§ **GOAL OF THE EXERCISE**
Return only the lines from the one containing "family: Felidae" to the end of the entries below, exactly as written, both ends included.
Segment Start: DATA SHOWN
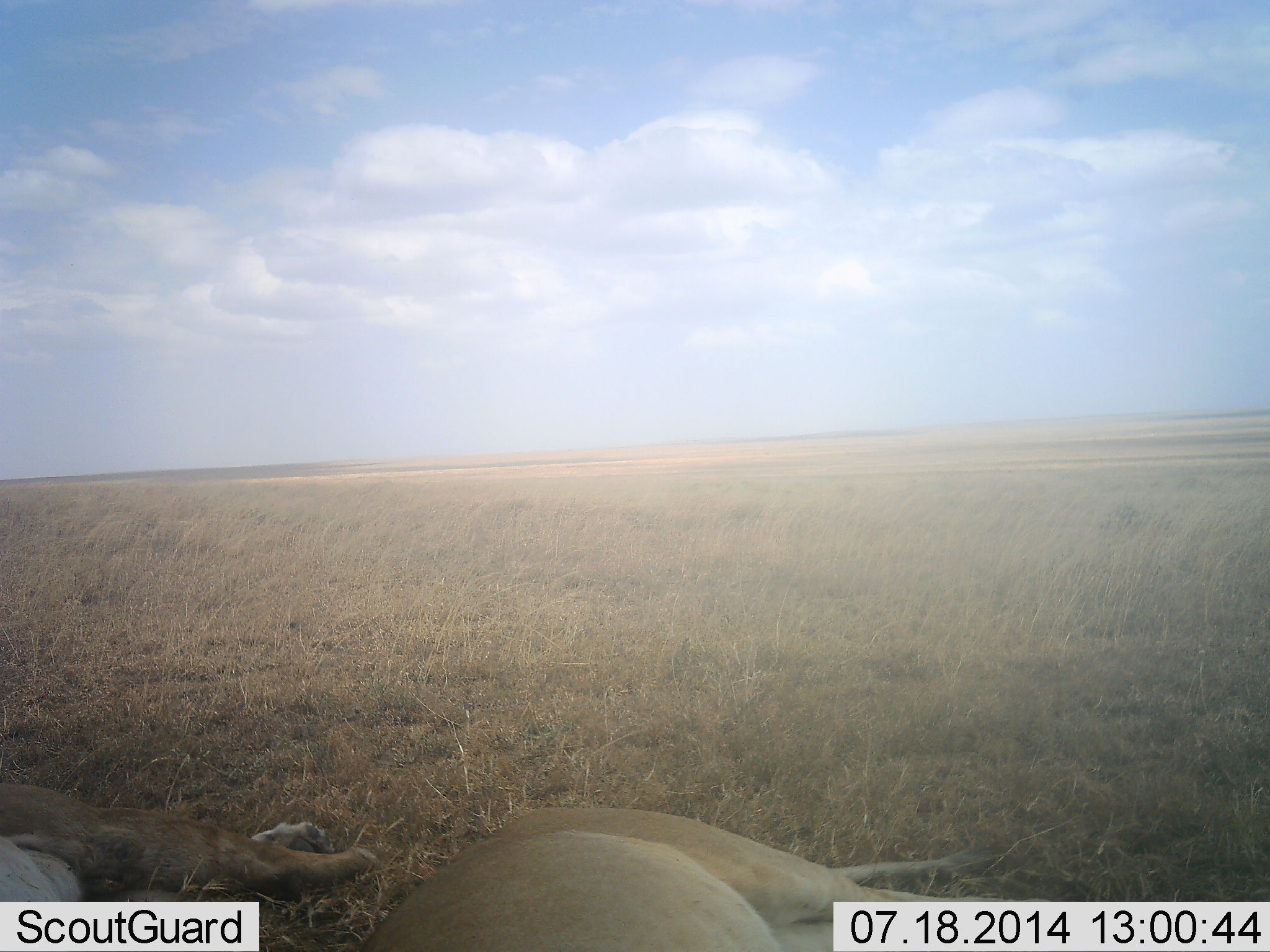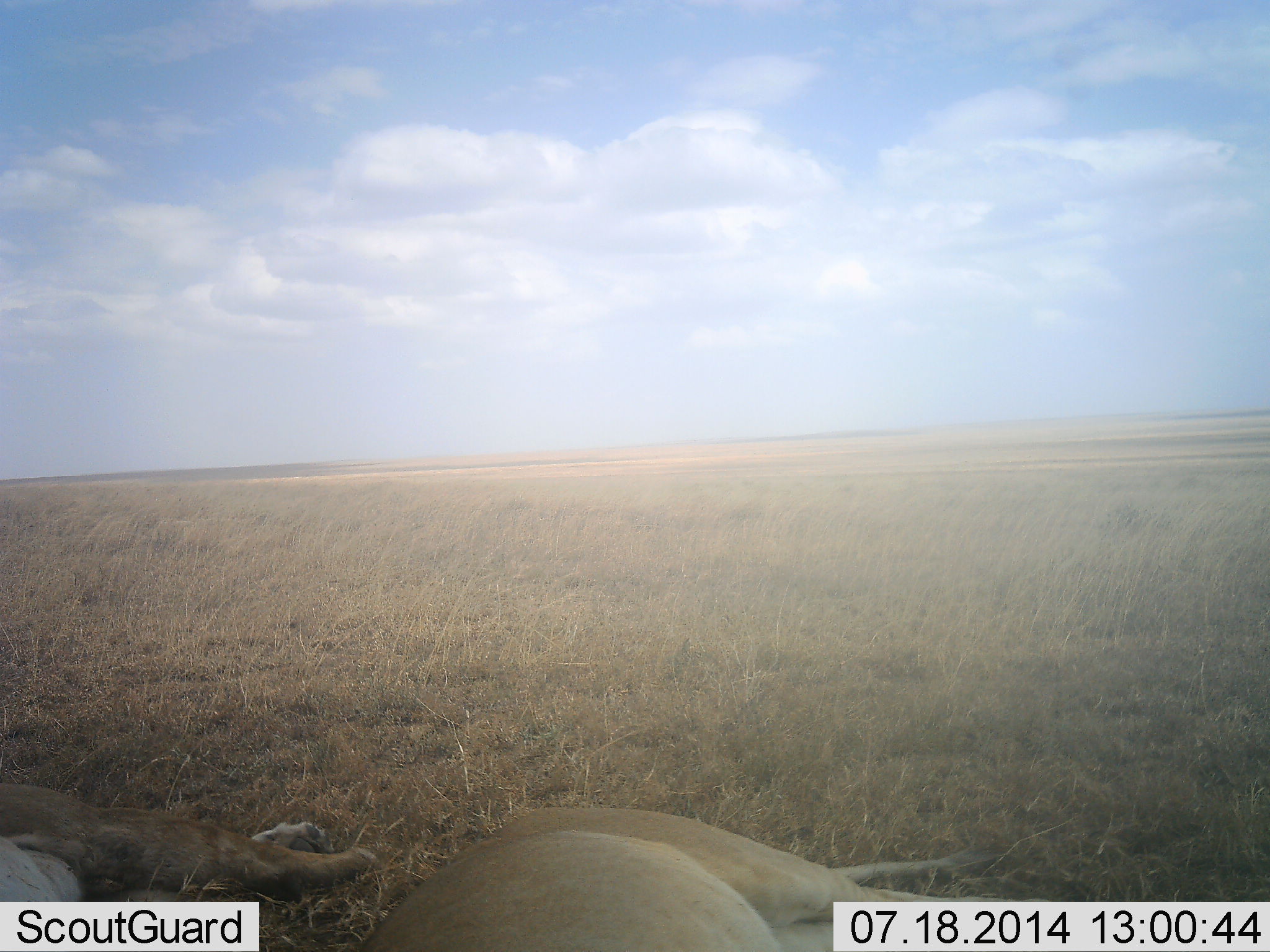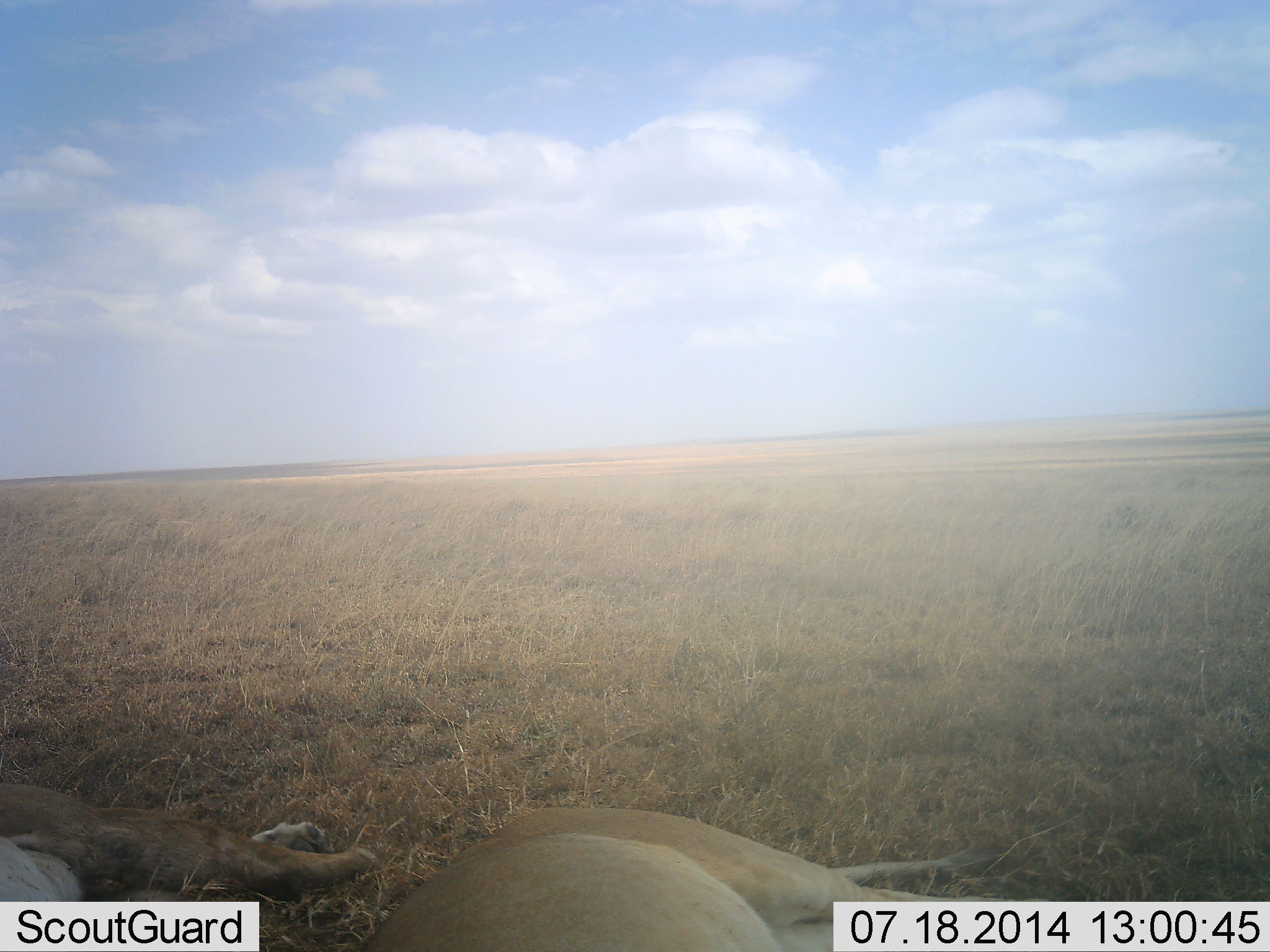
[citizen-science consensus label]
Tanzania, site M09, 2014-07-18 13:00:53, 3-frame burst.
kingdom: Animalia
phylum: Chordata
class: Mammalia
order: Carnivora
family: Felidae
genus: Panthera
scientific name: Panthera leo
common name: lion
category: lionfemale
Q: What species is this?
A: Lionfemale (lion) (Panthera leo).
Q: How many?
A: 2.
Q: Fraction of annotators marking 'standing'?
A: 0%.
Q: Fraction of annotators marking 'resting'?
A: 100%.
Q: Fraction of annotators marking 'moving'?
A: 0%.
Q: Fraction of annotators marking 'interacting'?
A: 0%.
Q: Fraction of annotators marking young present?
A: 10%.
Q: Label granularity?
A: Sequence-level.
Segment End: DATA SHOWN
§ **TASK RESULT**
family: Felidae
genus: Panthera
scientific name: Panthera leo
common name: lion
category: lionfemale
Q: What species is this?
A: Lionfemale (lion) (Panthera leo).
Q: How many?
A: 2.
Q: Fraction of annotators marking 'standing'?
A: 0%.
Q: Fraction of annotators marking 'resting'?
A: 100%.
Q: Fraction of annotators marking 'moving'?
A: 0%.
Q: Fraction of annotators marking 'interacting'?
A: 0%.
Q: Fraction of annotators marking young present?
A: 10%.
Q: Label granularity?
A: Sequence-level.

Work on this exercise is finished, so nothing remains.